No trecho da página sobre o Decreto Federal 9.094/2017, qual decreto instituiu a Carta de Serviços ao Usuário?

*TRECHO DA PÁGINA*
........

Existe o
ditado popular que no Brasil existem leis que “pegam” e outras que “não pegam”.
E o que dizer de um decreto? Ainda mais um Decreto que tem a “ousadia” de
propor a simplificação da burocracia da Administração Pública Federal. Pois é,
dentre outros propósitos, esta é uma das intenções do recém sancionado Decreto
Federal 9.094/2017 que “Dispõe sobre a simplificação do atendimento prestado aos usuários dos serviços públicos, ratifica a dispensa do reconhecimento de firma e da autenticação em documentos produzidos no País e institui a Carta de Serviços ao Usuário”.
Inicialmente
algumas ponderações ao Decreto 9094. Não foi ele quem instituiu a Carta de
Serviços ao Usuário, mas sim o Decreto 6.932/2009, que foi conhecido pelo
apelido de “Decreto Cidadão” e que foi revogado pelo Decreto 9094. Inclusive,
alguns artigos e incisos do Decreto 9094 foram extraídos quase que na íntegra
do revogado "Decreto Cidadão".

........

*CONTEÚDO DOS DADOS*
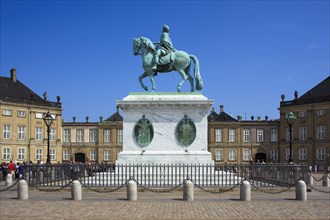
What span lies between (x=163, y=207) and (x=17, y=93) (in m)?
52.5

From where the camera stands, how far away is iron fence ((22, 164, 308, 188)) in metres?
22.8

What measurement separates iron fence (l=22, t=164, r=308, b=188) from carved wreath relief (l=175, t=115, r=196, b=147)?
1.54 meters

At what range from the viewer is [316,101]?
209ft

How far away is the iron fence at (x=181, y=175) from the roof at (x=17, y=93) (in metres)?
38.4

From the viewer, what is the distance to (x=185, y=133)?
25.2 metres

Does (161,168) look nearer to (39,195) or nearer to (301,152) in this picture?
(39,195)

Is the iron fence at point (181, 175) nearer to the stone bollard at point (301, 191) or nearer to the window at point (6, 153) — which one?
the stone bollard at point (301, 191)

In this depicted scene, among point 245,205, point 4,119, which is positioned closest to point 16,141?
point 4,119

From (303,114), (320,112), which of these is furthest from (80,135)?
(320,112)

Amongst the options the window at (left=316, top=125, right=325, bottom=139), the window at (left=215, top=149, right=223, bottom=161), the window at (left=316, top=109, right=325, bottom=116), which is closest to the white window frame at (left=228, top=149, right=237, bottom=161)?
the window at (left=215, top=149, right=223, bottom=161)

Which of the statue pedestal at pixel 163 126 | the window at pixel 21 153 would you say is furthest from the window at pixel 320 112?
the statue pedestal at pixel 163 126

........

*RESPOSTA CORRETA*
O Decreto 6.932/2009, conhecido como "Decreto Cidadão".